# Can I buy a George Foreman Grill in the Philippines that uses 220v?



## Zone199 (Oct 21, 2013)

I plan on moving to the Philippines soon and I don't know if I should bring my two George Foreman Grills or not. They are 110v grills and wallpower in the Philippines is 220v.

So, to use these I'd have to spend about a hundred bucks for a transformer, I'd need a big transformer for either of these, at least 3,000 watts rated. I would be better off to give these away and buy a new one in the Philippines IF they have them there and they run on 220v.

So how about it guys ? ... have any of you seen a George Foreman Grill in the Philippine stores that runs on 220v? Or maybe a similar kind of grill that runs on 220v?


Thanks
Maxx


----------



## M.C.A. (Feb 24, 2013)

Maxx, I haven't seen these along with many other cool kitchen items, like a hot dog cooker, bun warmer, pizza roterisiere maker, expresso machine, there's more. You can purchase a crock pot here but I couldn't find any that were large enough for my use, I had to purchase mine from Sears online 7 1/2 quart size and have it shipped here, 110 volts and it cost me 8.000 peso's for something I could have purchased at Walmart for $39.

■ **Instructions**
1. In the thread about buying a 220v George Foreman grill in the Philippines, shorten the paragraph beginning "So, to use these I'd have to spend" to two sentences, keeping its main facts.
2. Return everything in the George Foreman grill thread from "I plan on moving" down to "Philippines is 220v.", copied word for word.
3. Take the thread about finding a 220v George Foreman grill in the Philippines further, continuing after its last sentence.

■ **Excerpted data**

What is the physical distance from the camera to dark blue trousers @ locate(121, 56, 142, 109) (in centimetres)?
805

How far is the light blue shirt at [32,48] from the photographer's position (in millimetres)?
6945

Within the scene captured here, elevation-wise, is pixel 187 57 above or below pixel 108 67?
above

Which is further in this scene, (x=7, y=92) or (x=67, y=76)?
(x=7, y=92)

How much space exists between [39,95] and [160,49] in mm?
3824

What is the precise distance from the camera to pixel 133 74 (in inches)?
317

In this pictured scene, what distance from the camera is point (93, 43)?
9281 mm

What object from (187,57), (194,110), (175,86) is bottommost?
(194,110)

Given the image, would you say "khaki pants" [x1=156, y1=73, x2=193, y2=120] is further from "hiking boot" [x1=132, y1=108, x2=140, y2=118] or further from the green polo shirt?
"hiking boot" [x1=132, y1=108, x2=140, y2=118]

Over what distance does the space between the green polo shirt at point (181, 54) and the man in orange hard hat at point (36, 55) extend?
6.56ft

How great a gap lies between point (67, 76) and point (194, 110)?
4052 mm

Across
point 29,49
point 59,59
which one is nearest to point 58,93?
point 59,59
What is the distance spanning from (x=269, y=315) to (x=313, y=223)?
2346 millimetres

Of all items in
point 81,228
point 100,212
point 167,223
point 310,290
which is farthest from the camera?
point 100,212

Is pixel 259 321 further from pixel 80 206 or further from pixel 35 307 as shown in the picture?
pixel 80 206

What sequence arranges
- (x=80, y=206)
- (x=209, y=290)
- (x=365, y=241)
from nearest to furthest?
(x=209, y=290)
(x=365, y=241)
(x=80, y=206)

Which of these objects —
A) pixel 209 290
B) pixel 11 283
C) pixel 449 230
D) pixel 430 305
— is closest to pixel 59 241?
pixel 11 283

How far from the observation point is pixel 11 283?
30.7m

■ **Answers by task**
1. Using the two 110v grills would require a transformer of at least 3,000 watts, costing about a hundred dollars. It would be better to give them away and buy a new grill in the Philippines, if grills that run on 220v are sold there.

2.
I plan on moving to the Philippines soon and I don't know if I should bring my two George Foreman Grills or not. They are 110v grills and wallpower in the Philippines is 220v.

3.
High quality, high dollar kitchen items were banned from shipping to the Philippines, I could only order the lower quality items.

Don't forget your favorite seasonings, I sure miss Lawyers seasoning salt (have never seen that here) BBQ sauce and Siracha sauce, pancake syrup imported another issue, they have local pancake syrup but it's not so good and in my area it looks like they have stopped importing Pancake syrup from the states the BBQ sauce is sold here but not alway's in stock, send a few more Balikabyan boxes, I wish I had.

An certified Electrician can set up your kitchen with a 110 plug in if you have several items that require voltage conversion.


----------



## Zone199 (Oct 21, 2013)

mcalleyboy said:


> Maxx, I haven't seen these along with many other cool kitchen items, like a hot dog cooker, bun warmer, pizza roterisiere maker, expresso machine, there's more. You can purchase a crock pot here but I couldn't find any that were large enough for my use, I had to purchase mine from Sears online 7 1/2 quart size and have it shipped here, 110 volts and it cost me 8.000 peso's for something I could have purchased at Walmart for $39.
> 
> High quality, high dollar kitchen items were banned from shipping to the Philippines, I could only order the lower quality items.
> 
> ...


That was very helpful mcalleyboy. Why didn't I think of that ?? Just have a few 110v outlets installed, that's the simple answer. I don't like those converter transformers, they are expensive, heavy, ugly, noisy and usually not of good quality and not very safe. I was dreading having to use them. But of course, just have some 110v outlets installed, I can probably do that for less money than the transformers would cost.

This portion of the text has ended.